In the collections of the Chester Beatty Library, in Dublin.

Today’s sharing from the Blue House of Via-HYGEIA, are chapter III of Part I & Chapter I of Part II from Suhrawardi’s treatise, ‘The incantation of the Simurgh‘ (Safir-e Simorgh)-from pages 454 to 458 in the 1976 Fayard French edition by Henry Corbin. English translation by Via-HYGEIA from the Professor’s original French of the original Persian.’ From note 19, page 466: ‘Suhrawardi elsewhere spoke about the Sakina, here, he repeats its precise definition. There is a standing analogy with the Hebrew ‘Shekhina‘, which is the mysterious presence of God in the Holy of the Holy in the Temple, and for Suhrawardi Sakina is the presence hereunder of the divine Lights in our soul-temple. Being of the light realm, the Sakina/Shekhina is associated by Suhrawardi to the Xvarnah, the Mazdean Light of Glory, and this association is so much at the heart of his idea of the Ishraq that, for him, the Ishraqiyun are the ‘community of the Sakina‘ (ahl al-Sakina). When possible, we will translate the rest of this treatise, soon.

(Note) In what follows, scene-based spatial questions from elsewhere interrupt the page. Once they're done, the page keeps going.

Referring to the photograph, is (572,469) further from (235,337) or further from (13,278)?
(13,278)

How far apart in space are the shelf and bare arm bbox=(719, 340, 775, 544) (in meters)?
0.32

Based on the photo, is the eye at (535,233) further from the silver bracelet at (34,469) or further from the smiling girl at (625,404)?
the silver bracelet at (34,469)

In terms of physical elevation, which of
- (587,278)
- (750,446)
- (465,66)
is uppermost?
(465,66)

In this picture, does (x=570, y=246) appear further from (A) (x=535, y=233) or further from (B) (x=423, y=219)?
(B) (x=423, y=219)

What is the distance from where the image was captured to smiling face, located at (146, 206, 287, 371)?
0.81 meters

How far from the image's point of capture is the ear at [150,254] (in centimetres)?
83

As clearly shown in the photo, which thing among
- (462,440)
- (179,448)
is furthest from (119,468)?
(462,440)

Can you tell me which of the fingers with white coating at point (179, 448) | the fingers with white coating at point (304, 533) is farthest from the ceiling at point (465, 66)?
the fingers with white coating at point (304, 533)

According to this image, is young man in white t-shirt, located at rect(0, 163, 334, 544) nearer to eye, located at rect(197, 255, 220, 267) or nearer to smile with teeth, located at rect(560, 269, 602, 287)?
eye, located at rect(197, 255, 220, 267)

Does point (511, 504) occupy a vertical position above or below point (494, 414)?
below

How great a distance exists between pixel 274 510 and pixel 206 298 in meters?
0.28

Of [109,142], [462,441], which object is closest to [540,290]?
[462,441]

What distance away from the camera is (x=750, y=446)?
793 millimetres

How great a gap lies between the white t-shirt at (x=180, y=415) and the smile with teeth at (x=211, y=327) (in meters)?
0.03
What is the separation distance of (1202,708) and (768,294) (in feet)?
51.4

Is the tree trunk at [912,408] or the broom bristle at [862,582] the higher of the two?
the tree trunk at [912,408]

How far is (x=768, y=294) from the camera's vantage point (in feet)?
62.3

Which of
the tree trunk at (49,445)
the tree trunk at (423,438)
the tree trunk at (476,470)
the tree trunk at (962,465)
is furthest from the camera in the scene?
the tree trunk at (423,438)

Part I – Upon the Beginnings – Chapter III –  About the Sakina

When the lights from the world of the Mystery reach their maximum, and that they do not tend to vanish in a hasty manner, but remain a certain amount of time, this is what we call the ‘Sakina’.The softness it makes us feel is more perfect than the one of the other lightnings. When Man falls back from the Sakina to the normal human condition, he feels an immense regret originating from this separation. It is in this meaning that one of the Just spoke this distich: ‘O breeze of proximity, how soft your are! Who has lived in you has felt the taste of intimacy! O sustenance for those who came close to you! Those who were watered by the cup drawn from your source!’ And in the holy Qur’an it is often made mentioned of the Sakina, for example: ‘It is God who made the Sakina descend into the hearts of the believers.’ (Qur’an, 9-26) Elsewhere He says: ‘It is God who made the Sakina descend into the hearts of the believers, so that they grow in faith with more faith.’ (48-4).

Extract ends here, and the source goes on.